__Teks Pilihan__
QS Al Maun beserta kandungannya
Surah Al-Ma'un dan Kandungannya
بِسْمِ اللَّهِ الرَّحْمَنِ
الرَّحِيمِ
أَرَأَيْتَ الَّذِي يُكَذِّبُ
بِالدِّينِ
Tahukah kamu (orang) yang mendustaka agama?
فَذَلِكَ الَّذِي يَدُعُّ الْيَتِيمَ
maka itulah orang yang menghardik anak yatim,
وَلَا يَحُضُّ عَلَى طَعَامِ
الْمِسْكِينِ
dan tidak mendorong memberi makan orang miskin
فَوَيْلٌ لِّلْمُصَلِّينَ
Maka celakalah orang yang shalat
الَّذِينَ هُمْ عَن صَلَاتِهِمْ
سَاهُونَ
, yaitu (orang-orang yang lalai terhadap shalatnya
الَّذِينَ هُمْ يُرَاؤُون
yang berbuat ria'
وَيَمْنَعُونَ الْمَاعُونَ
dan enggan (memberikan) bantuan.
(Q.S al-Ma'un/107 :1-7)
Asbabul Nuzul.

__Cuplikan Data__
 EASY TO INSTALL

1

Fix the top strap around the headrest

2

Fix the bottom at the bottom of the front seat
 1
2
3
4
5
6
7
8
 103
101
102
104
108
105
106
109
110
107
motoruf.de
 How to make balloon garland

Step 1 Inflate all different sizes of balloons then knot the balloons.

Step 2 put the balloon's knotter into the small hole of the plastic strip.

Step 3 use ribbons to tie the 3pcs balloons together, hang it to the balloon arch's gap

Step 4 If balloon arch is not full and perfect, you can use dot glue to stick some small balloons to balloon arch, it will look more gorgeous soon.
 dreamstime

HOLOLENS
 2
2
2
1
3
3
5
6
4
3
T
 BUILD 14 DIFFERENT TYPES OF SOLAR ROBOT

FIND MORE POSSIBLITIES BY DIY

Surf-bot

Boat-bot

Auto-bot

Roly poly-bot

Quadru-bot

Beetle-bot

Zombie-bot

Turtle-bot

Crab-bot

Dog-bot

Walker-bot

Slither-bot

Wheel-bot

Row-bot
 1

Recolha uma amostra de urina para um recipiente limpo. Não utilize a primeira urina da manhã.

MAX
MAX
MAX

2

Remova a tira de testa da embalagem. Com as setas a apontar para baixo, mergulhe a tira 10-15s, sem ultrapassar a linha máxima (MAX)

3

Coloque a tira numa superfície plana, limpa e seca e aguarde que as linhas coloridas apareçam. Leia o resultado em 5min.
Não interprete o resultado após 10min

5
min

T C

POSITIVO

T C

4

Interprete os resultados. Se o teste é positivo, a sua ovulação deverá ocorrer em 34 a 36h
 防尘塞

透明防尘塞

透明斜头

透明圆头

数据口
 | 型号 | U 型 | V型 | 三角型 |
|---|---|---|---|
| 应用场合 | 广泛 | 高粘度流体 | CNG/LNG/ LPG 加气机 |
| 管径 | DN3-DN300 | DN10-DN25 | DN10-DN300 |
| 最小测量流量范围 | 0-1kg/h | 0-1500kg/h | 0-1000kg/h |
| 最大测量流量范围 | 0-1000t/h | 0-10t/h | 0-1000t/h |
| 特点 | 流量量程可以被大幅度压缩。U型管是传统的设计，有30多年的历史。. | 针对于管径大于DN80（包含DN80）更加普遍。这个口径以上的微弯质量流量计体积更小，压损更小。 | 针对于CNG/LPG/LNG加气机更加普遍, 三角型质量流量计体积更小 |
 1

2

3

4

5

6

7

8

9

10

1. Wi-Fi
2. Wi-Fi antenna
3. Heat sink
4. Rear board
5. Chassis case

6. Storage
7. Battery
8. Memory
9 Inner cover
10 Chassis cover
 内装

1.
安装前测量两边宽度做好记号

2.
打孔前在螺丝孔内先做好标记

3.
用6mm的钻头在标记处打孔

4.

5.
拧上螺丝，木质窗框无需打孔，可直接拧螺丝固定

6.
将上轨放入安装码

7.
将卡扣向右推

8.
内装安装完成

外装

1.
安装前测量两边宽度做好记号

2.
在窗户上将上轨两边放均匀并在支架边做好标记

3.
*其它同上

__Tugas Latihan__
1. Tentukan apakah setiap pernyataan berikut sesuai dengan teks pilihan, lalu jawab ya atau tidak dengan menyertakan kutipan kata-kata penentu dari teks tersebut. (a) Orang yang mendustakan agama digambarkan sebagai orang yang menghardik anak yatim. (b) Ayat-ayat itu dicantumkan sebagai Q.S al-Ma'un/107 ayat 1 sampai 5. (c) Orang yang dimaksud digambarkan rajin mendorong memberi makan orang miskin.
2. Ringkaslah teks pilihan dalam dua kalimat.

__Kunci Jawaban__
1.
(a) Ya: "maka itulah orang yang menghardik anak yatim,"
(b) Tidak: "(Q.S al-Ma'un/107 :1-7)"
(c) Tidak: "dan tidak mendorong memberi makan orang miskin"

2. Teks ini memuat Surah Al-Ma'un (Q.S al-Ma'un/107 :1-7) dalam bahasa Arab beserta terjemahannya. Surah ini menggambarkan orang yang mendustakan agama sebagai orang yang menghardik anak yatim dan tidak mendorong memberi makan orang miskin, serta menyatakan celaka bagi orang yang shalat tetapi lalai terhadap shalatnya, berbuat ria', dan enggan memberikan bantuan.